▶ Data for analysis:
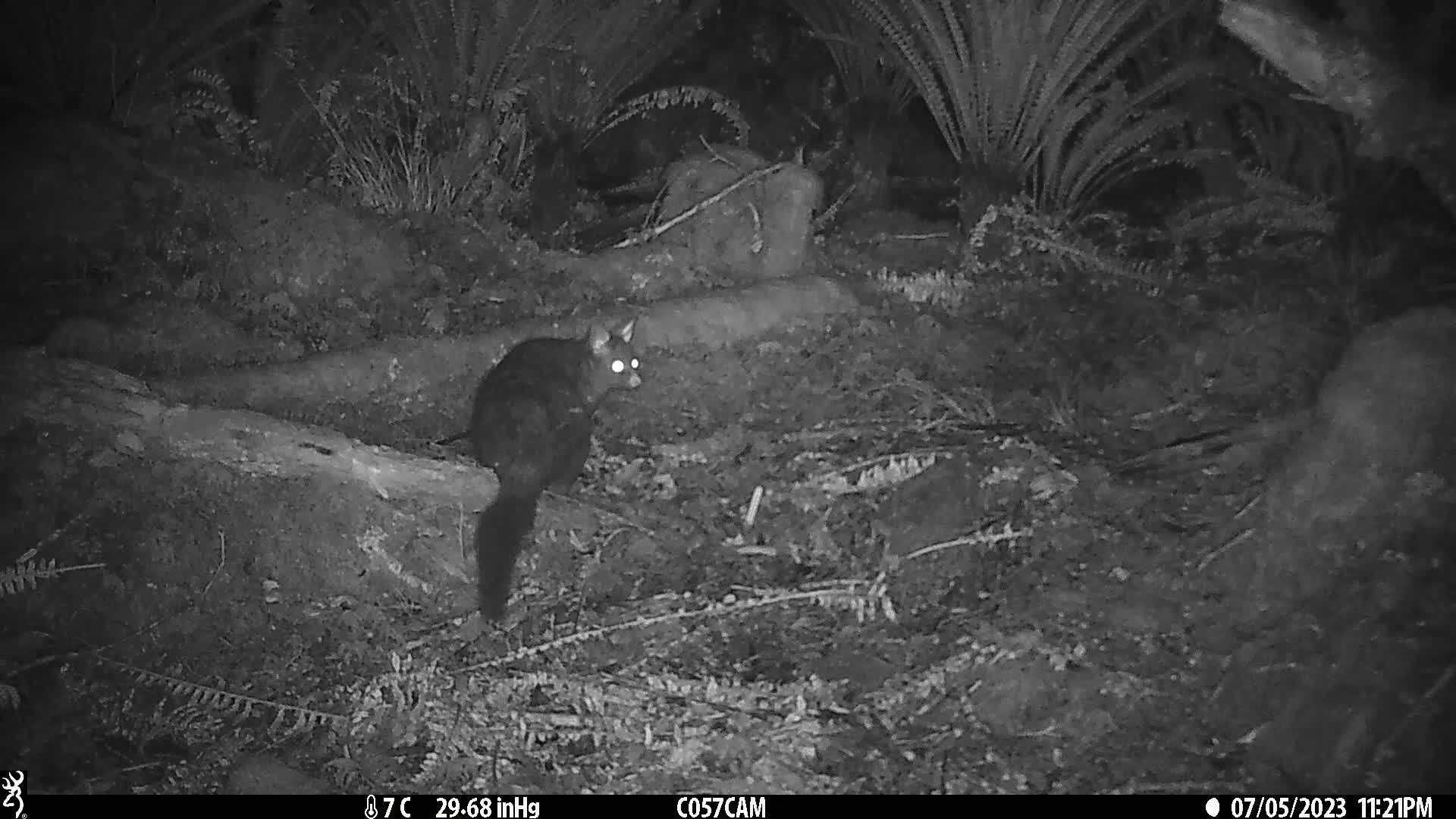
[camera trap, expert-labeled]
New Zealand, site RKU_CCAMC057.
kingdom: Animalia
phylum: Chordata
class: Mammalia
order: Diprotodontia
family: Phalangeridae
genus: Trichosurus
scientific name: Trichosurus vulpecula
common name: common brushtail possum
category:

▶ Task to carry out:
Print exactly and only the lines that start at the line with "kingdom: Animalia" and run through the end of the listing above.

▶ Solution for this exercise:
kingdom: Animalia
phylum: Chordata
class: Mammalia
order: Diprotodontia
family: Phalangeridae
genus: Trichosurus
scientific name: Trichosurus vulpecula
common name: common brushtail possum
category:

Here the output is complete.